Le 29/09/13 15:24, Romain Francois a ?crit :

  
    
#
On Sep 29, 2013, at 3:24 PM, Romain Francois <romain at r-enthusiasts.com> wrote:

            
My fault! :)
I tried to post a simpler example than my code and made this silly error.
This was my first approach. I write a date parser that converts strings to seconds since 1970 for Rcpp. Then I decided to convert my code to use char pointers, which I assumed to be much faster. It works with nonconst parameters and is indeed on 10e+6 values 1 second faster (takes 0.836 secs in total). Regarding the better performance of my code in case of using char I want to stick to it and accept here using nonconst parameters.
I took a look at the string_proxy class and other related classes. It takes some more time for me to understand what is going on, but step by step I get a better insight, what is going on under the hood. 

Thank you for the quick response. 

Best

Simon
#
Hi Romain,

thanks for this fix!
On Sep 29, 2013, at 5:26 PM, Romain Francois <romain at r-enthusiasts.com> wrote:

            
I need some time to get this from the Rcpp source code to see what exactly is going on there - I don't have this deep understanding of the class structure, yet.
Your new rep Rcpp11 looks very interesting! I have to distribute my package not on CRAN, but at least to colleagues working on Windows machines using the Rtools package. Rtools relies on gcc 4.6 and from http://gcc.gnu.org/projects/cxx0x.html I conclude, that it does not support all features - I guess for Rcpp11 it needs at least gcc 4.7? 
On my own machine I can use it without a problem, but for the distribution among the Windows machines I fear I have to rely on the Rcpp CRAN version and use the nonconst reference as parameter. 
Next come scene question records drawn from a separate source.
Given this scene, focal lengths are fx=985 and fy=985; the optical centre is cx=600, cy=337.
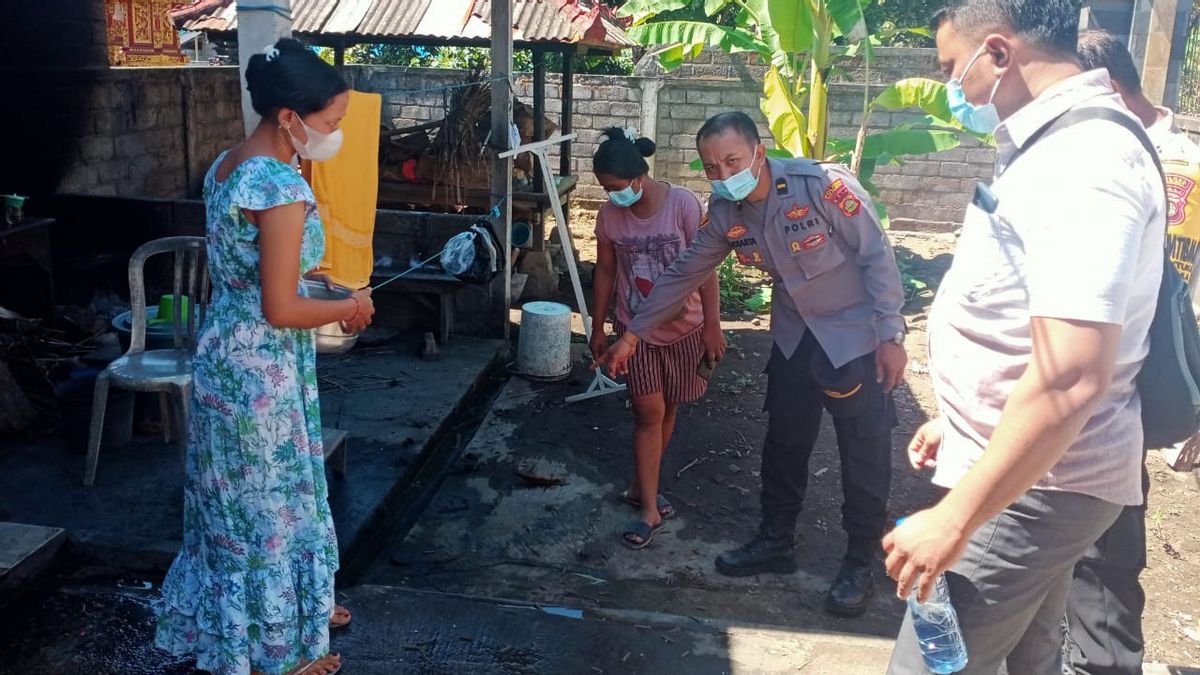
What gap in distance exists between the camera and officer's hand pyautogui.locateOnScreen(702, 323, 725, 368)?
4324 millimetres

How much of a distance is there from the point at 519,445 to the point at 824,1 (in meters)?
4.42

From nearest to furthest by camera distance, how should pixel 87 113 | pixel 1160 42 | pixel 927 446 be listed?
pixel 927 446 < pixel 1160 42 < pixel 87 113

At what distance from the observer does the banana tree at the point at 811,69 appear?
296 inches

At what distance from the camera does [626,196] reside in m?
4.25

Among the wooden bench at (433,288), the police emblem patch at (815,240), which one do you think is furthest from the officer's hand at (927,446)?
the wooden bench at (433,288)

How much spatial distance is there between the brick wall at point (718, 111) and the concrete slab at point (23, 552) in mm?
8547

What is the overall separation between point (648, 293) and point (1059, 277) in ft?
8.87

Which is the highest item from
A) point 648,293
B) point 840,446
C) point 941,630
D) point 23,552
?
point 648,293

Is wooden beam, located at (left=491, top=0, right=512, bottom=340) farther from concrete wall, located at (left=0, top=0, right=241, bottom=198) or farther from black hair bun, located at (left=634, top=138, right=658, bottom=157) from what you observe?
concrete wall, located at (left=0, top=0, right=241, bottom=198)

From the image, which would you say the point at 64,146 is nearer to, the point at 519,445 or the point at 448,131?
the point at 448,131

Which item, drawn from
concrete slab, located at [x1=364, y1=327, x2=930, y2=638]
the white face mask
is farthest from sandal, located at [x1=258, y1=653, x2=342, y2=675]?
the white face mask

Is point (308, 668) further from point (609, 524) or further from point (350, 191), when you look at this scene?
point (350, 191)

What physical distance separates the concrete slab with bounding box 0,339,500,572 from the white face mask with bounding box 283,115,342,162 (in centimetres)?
175

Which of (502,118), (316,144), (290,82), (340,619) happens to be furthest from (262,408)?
(502,118)
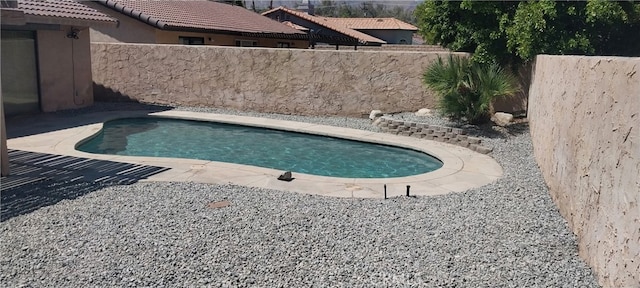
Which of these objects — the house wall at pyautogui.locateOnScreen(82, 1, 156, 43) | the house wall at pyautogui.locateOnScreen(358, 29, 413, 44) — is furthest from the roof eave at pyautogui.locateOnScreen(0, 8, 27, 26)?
the house wall at pyautogui.locateOnScreen(358, 29, 413, 44)

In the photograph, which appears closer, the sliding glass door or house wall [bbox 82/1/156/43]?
the sliding glass door

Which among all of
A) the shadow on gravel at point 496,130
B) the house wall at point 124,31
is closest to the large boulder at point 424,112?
the shadow on gravel at point 496,130

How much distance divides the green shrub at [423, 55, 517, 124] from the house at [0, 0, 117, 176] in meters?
11.8

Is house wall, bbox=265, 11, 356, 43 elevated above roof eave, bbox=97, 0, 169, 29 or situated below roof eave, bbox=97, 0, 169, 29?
above

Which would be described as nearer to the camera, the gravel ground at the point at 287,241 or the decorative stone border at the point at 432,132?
the gravel ground at the point at 287,241

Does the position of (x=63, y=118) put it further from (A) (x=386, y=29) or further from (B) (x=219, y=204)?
(A) (x=386, y=29)

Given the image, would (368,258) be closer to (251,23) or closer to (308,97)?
(308,97)

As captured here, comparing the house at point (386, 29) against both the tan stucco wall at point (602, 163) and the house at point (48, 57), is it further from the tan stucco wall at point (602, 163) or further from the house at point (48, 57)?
the tan stucco wall at point (602, 163)

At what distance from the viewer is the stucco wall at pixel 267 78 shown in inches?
669

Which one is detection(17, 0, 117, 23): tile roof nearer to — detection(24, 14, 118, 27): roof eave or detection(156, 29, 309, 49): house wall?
detection(24, 14, 118, 27): roof eave

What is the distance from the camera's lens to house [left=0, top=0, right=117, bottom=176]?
50.9 feet

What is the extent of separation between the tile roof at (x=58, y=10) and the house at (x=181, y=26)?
155 inches

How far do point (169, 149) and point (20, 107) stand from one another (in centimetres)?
615

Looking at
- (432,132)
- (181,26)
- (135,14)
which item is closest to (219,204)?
(432,132)
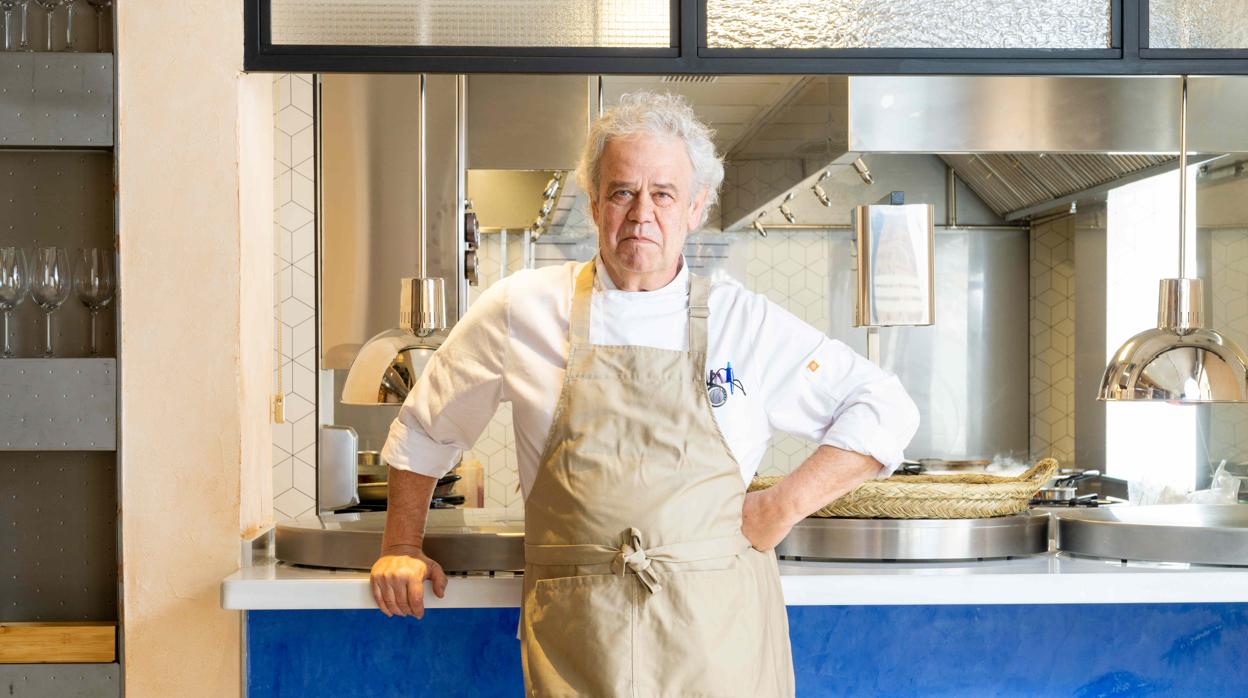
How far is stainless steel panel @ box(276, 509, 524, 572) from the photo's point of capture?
2246 millimetres

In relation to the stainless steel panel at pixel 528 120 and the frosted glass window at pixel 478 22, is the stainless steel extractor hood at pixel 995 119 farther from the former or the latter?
the stainless steel panel at pixel 528 120

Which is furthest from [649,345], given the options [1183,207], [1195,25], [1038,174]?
[1038,174]

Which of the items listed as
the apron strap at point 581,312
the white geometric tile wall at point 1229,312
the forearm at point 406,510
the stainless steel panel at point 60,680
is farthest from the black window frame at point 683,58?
the white geometric tile wall at point 1229,312

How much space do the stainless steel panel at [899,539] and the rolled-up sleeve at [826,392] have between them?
0.31 meters

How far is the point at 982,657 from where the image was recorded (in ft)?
8.08

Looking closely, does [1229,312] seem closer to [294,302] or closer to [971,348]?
[971,348]

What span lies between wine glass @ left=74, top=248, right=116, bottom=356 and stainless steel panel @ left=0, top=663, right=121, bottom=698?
2.41ft

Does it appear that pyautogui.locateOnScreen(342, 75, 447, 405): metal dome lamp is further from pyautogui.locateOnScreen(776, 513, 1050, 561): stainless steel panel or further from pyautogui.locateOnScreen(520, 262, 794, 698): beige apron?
pyautogui.locateOnScreen(776, 513, 1050, 561): stainless steel panel

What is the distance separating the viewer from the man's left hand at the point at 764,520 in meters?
2.01

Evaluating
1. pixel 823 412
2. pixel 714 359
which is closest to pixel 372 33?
pixel 714 359

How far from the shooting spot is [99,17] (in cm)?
254

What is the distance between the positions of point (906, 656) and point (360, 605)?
3.59 feet

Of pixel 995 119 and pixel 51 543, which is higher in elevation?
pixel 995 119

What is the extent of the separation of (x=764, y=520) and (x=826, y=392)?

I am curious, what feature of C++11 does enable the const_string_proxy?
I see, that the class 'generic_proxy' has gone. What was its intention in Rcpp?


Best

Simon
#
Le 29/09/13 20:36, Simon Zehnder a ?crit :
You don't really need to understand how it is implemented.
I don't think so. These classes implement a proxy pattern. That is 
classic c++ pattern.

In essence, when you have a List and you call its operator[], what you 
get is a generic_proxy. This class's job is to define getters and 
setters in terms of operator= and implicit conversion operators so that 
you can do things like this:

List z ;
RObject x = z[0] ;
z[0] = 2 ;

The proxy classes take care of all the plumbing here.
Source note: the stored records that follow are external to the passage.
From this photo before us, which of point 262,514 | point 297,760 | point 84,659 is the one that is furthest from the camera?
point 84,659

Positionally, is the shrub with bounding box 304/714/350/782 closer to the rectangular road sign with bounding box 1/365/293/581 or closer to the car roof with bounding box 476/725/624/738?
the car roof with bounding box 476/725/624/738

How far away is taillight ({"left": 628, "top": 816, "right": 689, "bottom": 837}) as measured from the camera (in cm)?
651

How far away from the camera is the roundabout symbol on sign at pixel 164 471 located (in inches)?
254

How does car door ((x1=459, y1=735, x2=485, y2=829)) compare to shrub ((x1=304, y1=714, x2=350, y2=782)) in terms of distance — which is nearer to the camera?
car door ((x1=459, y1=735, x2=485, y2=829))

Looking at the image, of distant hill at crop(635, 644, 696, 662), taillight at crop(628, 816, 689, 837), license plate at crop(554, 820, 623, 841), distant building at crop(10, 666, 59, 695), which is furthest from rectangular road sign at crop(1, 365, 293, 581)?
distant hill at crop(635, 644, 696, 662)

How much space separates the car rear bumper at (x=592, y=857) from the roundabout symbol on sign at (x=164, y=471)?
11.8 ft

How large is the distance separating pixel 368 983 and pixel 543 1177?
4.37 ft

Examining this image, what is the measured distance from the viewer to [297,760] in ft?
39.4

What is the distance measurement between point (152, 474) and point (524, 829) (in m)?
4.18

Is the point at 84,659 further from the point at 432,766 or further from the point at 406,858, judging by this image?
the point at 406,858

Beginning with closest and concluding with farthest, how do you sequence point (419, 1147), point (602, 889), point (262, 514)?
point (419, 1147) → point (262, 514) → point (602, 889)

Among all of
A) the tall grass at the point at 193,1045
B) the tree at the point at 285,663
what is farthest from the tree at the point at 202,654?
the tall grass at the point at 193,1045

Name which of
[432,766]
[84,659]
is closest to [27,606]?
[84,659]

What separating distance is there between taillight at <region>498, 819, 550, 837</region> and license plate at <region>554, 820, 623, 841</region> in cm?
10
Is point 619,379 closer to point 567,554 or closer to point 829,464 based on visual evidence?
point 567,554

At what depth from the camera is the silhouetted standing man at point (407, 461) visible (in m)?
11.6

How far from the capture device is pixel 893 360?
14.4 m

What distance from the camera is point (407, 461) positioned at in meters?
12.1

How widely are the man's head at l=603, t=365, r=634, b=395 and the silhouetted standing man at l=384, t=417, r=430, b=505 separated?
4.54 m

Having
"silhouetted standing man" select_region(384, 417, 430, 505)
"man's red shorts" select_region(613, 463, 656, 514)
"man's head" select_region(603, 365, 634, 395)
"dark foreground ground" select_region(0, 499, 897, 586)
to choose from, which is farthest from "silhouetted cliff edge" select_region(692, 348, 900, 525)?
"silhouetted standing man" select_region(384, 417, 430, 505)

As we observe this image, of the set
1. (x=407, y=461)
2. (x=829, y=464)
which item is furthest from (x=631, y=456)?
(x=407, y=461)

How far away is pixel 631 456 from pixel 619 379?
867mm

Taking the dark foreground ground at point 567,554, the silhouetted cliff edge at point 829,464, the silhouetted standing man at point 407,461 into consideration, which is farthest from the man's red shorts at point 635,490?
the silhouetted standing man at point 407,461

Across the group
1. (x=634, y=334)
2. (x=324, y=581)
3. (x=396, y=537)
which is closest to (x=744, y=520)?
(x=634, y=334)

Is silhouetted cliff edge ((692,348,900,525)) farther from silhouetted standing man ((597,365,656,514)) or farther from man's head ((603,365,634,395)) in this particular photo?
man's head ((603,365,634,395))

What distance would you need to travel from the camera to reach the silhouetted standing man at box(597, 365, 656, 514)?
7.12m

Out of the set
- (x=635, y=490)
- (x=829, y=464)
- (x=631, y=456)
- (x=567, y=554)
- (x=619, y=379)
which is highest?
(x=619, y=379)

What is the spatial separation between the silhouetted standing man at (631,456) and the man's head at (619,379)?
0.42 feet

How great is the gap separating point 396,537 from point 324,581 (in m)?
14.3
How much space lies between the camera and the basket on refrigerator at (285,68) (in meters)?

But again, you should not need to know about this.

  
    
#
Le 29/09/13 20:36, Simon Zehnder a ?crit :
This is not yet my concern. For now I'm focused on developping.
Releasing and supporting windows will come later.

Right now, I'm using clang on OSX to develop.
This has nothing to do with C++11. It is just that I fixed this issue in 
Rcpp11 and while I was there I let people know how to fix it in Rcpp. I 
might do it myself, but I might also forget to do it.

  
    
#
Hi Romain,

thanks for the quick explanation of the idea behind the generic_proxy! - In addition, I am very glad, I do not have to understand everything what is going on under the hood. So I can concentrate on what I can do with it! 

Best

Simon
On Sep 29, 2013, at 8:46 PM, Romain Francois <romain at r-enthusiasts.com> wrote:

            
#
Hi Dirk,

this is where I took the idea from. The fasttime package works with delimited date patterns, which we often do not have. We have rather something like: 20130405 instead of 2013-04-05 (and I don't want to start with manipulating data in perl or python before reading it into R; this gets usually messy). WIthout a delimiter the code in fasttime does not work. I use the basic principle of Simon's code and extend it to undelimited date patterns with four year digits and two year digits; but using Rcpp instead of the C and the SEXPs. I see though, that the Date::mktime00 function does something very similar ? 

Does it even make sense to think about working with POSIXct in Rcpp or is this task already completed/unnecessary?


Best

Simon
On Sep 29, 2013, at 8:49 PM, Dirk Eddelbuettel <edd at debian.org> wrote:

            
#
Hi Romain,
On Sep 29, 2013, at 8:51 PM, Romain Francois <romain at r-enthusiasts.com> wrote:

            
Me too, and I can use it :)
Nice. This then should work on the Windows machines, too. Cool!